Even more important, if you’ve never had pot, don’t eat it the first time! Oh, God! It’s so much more intense when you eat it! It would be like losing your virginity to Ron Jeremy.

And, it’s dangerous, since edibles look just like regular food. So, a newbie sees a pot brownie and thinks, “One brownie, one serving.” Or, being and American, “Six brownies, one serving.”

Now, if you do eat it, remember, it takes time. So, stop watching the clock. Just relax, and, trust me, in a couple hours, you’ll be saying, “You’re doing a heck of a job, brownie.”

Now, I personally don’t eat it because it makes me paranoid. And nothing ruins a party like people who are paranoid and delusional. [laughter] Just as the Republicans.

But, if you do eat it and get paranoid, this is important: Stay out of the bathroom!! I don’t know why, but paranoid people want to be in the bathroom. [laughter] I guess they think they’ll be closer to emergency facilities like a sink.

But, they wind up cowering like Oscar Pistorius is on the other side of the door. [Maher glares at audience]

Oh, and if you are in the bathroom, don’t look in the mirror. Just don’t.

You see, one reason why pot is productive for creative people is it allows you to see things you’ve long grown accustomed to as if for the first time. [laughter] But, don’t try it with YOUR FACE!!

Finally, stay away from stuff that’s only for veteran smokers. Pot stores sell these super-concentrated crystals called kief that longtime stoners add to their pot because they’re jaded. But, this stuff is dangerous. It’s – it’s harvested directly from Willie Nelson’s beard. And, it should not be sold to novices.

So, Colorado, don’t sell kief to novices. Talk to customers like a pharmacist would. After all, we are pretending this is medicine.

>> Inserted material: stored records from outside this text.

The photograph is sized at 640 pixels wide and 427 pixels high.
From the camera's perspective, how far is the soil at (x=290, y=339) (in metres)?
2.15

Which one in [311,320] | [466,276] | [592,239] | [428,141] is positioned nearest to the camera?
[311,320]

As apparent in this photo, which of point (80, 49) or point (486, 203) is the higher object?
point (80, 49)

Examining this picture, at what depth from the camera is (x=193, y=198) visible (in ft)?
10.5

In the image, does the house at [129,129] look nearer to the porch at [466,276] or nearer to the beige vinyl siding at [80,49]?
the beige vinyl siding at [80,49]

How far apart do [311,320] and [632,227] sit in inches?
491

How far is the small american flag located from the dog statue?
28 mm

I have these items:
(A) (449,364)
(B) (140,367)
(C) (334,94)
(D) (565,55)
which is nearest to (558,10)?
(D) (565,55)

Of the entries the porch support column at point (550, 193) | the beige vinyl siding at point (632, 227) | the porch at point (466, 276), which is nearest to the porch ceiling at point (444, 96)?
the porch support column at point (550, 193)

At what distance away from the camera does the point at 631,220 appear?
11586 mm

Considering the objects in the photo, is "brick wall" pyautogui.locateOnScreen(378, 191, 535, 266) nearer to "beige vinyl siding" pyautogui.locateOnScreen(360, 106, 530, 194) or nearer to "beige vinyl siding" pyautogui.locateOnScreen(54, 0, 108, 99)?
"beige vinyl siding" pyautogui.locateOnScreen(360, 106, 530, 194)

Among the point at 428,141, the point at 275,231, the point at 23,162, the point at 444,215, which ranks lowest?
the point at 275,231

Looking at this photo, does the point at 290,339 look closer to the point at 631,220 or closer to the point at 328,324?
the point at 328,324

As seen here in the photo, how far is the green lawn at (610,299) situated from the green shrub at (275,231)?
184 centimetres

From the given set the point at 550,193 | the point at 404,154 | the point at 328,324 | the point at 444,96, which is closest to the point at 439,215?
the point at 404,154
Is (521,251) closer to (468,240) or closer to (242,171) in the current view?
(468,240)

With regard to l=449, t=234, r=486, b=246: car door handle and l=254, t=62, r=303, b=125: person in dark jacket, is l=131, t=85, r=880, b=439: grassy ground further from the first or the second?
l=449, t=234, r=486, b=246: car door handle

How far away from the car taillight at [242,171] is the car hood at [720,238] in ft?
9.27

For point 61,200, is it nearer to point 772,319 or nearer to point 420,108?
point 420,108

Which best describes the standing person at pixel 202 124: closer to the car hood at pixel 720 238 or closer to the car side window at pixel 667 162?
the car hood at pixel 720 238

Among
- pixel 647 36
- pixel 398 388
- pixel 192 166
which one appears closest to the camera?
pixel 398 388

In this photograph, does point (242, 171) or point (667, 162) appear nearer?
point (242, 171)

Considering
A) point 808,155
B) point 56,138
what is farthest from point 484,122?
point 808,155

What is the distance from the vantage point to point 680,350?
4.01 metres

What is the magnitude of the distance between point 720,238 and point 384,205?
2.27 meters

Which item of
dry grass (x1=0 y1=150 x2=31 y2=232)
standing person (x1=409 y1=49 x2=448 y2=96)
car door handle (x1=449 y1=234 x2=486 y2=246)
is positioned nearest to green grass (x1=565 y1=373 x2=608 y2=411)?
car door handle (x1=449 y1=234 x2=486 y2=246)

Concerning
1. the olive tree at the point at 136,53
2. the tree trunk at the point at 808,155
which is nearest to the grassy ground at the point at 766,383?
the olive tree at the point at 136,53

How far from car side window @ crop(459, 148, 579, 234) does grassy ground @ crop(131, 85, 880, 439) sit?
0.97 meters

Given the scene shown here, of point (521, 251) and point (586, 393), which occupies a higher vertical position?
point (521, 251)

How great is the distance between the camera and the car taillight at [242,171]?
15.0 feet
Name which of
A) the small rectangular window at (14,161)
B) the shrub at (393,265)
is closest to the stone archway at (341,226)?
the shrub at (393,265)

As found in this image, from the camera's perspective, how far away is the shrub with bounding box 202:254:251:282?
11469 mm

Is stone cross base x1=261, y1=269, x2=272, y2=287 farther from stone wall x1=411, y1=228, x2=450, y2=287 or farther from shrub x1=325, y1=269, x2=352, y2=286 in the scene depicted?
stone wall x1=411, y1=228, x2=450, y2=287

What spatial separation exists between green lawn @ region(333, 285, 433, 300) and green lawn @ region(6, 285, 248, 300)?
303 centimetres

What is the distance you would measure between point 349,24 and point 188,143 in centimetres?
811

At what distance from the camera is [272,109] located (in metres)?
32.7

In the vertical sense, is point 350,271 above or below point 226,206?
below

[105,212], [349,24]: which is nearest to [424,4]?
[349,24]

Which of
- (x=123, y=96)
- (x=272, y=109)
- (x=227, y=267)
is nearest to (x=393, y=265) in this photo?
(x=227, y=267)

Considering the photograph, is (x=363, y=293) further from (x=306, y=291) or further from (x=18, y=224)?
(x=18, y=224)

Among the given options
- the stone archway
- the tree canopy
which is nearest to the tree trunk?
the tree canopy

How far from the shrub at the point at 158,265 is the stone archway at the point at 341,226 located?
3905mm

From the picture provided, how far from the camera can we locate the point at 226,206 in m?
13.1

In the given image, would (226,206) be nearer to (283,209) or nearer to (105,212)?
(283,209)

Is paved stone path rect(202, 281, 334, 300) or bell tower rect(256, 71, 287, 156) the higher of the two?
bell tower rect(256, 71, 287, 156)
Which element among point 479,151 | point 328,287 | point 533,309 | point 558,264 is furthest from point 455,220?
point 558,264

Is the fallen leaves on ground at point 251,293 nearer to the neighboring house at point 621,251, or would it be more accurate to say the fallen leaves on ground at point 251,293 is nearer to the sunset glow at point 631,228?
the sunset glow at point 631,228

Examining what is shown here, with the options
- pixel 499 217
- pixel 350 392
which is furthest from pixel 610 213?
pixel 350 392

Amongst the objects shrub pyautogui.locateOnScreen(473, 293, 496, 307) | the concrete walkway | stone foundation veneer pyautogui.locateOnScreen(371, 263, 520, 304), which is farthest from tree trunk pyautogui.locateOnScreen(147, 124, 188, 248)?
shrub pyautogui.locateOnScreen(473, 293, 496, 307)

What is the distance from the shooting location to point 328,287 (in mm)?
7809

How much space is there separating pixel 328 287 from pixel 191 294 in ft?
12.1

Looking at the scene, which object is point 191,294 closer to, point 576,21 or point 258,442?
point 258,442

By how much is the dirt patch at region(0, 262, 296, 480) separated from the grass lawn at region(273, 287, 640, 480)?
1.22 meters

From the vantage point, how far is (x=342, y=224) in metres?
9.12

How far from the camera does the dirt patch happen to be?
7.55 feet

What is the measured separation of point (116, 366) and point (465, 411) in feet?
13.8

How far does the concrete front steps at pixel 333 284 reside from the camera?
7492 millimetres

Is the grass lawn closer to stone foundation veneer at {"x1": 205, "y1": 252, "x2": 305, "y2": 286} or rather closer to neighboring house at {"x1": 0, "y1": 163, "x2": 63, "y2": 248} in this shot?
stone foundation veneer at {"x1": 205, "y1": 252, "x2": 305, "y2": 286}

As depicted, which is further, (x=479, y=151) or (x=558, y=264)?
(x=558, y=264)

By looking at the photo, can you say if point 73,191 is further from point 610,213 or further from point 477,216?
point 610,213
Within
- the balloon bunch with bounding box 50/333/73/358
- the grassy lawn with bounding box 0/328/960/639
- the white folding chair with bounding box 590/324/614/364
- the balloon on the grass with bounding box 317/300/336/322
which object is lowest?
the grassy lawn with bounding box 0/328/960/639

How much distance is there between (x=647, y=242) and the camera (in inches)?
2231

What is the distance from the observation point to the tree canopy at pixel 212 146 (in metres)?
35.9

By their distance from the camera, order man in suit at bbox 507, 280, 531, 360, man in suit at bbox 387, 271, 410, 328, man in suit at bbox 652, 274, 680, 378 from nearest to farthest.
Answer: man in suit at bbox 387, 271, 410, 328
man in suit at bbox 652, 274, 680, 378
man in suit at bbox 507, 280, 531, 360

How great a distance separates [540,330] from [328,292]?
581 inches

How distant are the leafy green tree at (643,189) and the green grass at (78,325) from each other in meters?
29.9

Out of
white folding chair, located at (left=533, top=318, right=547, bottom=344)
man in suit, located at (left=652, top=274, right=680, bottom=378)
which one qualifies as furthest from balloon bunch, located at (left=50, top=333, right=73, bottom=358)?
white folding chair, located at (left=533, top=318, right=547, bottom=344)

And, mostly, stop selling pot products that look like children’s candy. [slide of marijuana edibles] That…that’s not…[applause] …that’s not what stoners would do. That’s what R.J. Reynolds would do. [slide of Camels ad]

We don’t want to…we don’t want to market it to children, and I’m sure parents don’t want their kids on pot. Adderall, sure. [slides shows various pharmaceuticals as he names them] Lithium, Lexapro, Klonopin, why not? Prozac, Paxil, Zoloft, of course.

But, pot is the new kid. It has to play it safe. Let’s not throw the baby out with the bongwater.

And, let’s all of us remember you don’t need to do drugs to have a good time…But, why take chances?